## OBJECTIVE
Please repeat all of the material below word for word, leaving out the pictures.

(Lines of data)
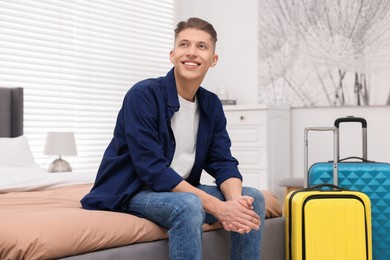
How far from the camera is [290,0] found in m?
5.00

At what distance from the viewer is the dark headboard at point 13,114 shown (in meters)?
4.18

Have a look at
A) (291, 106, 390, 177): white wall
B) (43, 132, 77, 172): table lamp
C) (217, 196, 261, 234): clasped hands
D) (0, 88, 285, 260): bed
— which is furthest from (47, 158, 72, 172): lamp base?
(217, 196, 261, 234): clasped hands

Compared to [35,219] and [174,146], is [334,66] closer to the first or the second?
[174,146]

## IN RESPONSE
How far from the camera is [290,0] found in m?
5.00

At what distance from the viewer is the dark headboard at point 13,114 shown (in meters)?
4.18

Have a look at
A) (291, 106, 390, 177): white wall
B) (43, 132, 77, 172): table lamp
C) (217, 196, 261, 234): clasped hands
D) (0, 88, 285, 260): bed
— which is furthest from (47, 158, 72, 172): lamp base?
(217, 196, 261, 234): clasped hands

Compared to [35,219] and [174,146], is [334,66] closer to the first or the second?
[174,146]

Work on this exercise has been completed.